(EXERCISE DATA begins)
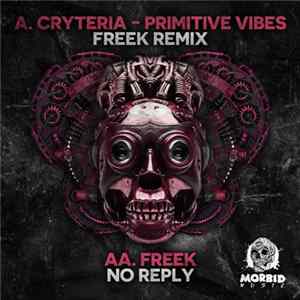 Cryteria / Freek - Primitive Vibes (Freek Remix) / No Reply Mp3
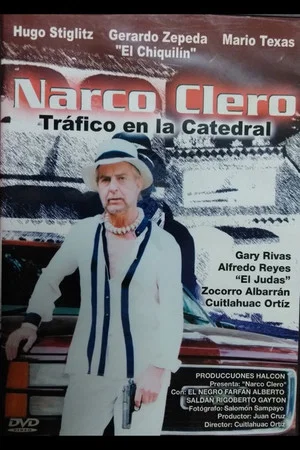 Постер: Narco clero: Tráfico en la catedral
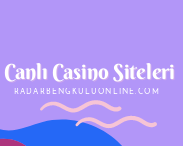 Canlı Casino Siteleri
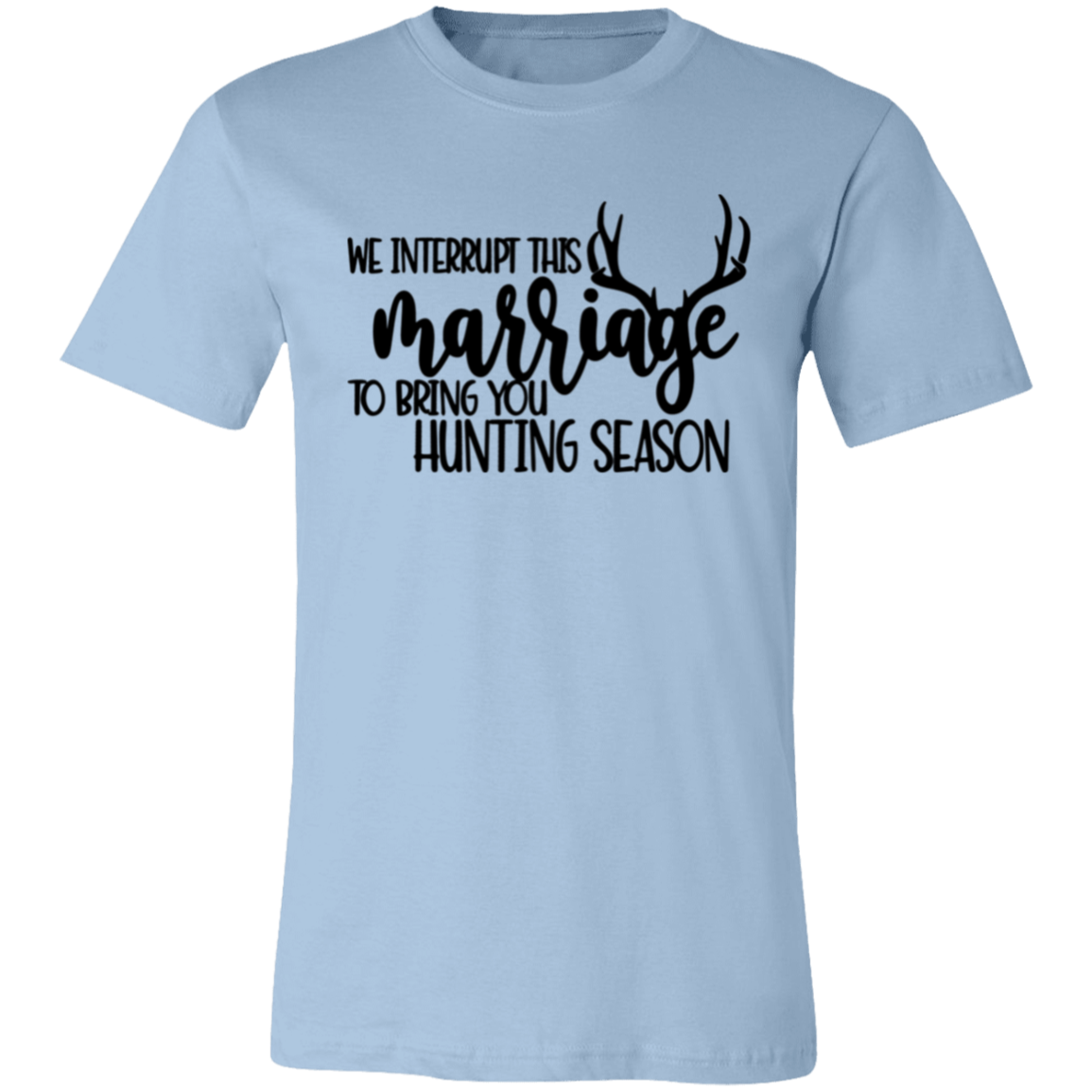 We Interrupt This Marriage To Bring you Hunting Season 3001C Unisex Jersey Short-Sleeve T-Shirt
(EXERCISE DATA ends)
(EXERCISE DATA begins)
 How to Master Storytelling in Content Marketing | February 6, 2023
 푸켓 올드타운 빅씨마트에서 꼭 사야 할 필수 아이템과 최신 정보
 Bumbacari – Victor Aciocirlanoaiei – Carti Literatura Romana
(EXERCISE DATA ends)
BRIEF => With the pictures left out, write out exactly the lines above from the one containing "Постер: Narco clero: Tráfico en la catedral" through the one containing "We Interrupt This".

RESPONSE BELOW =>
 Постер: Narco clero: Tráfico en la catedral
 Canlı Casino Siteleri
 We Interrupt This Marriage To Bring you Hunting Season 3001C Unisex Jersey Short-Sleeve T-Shirt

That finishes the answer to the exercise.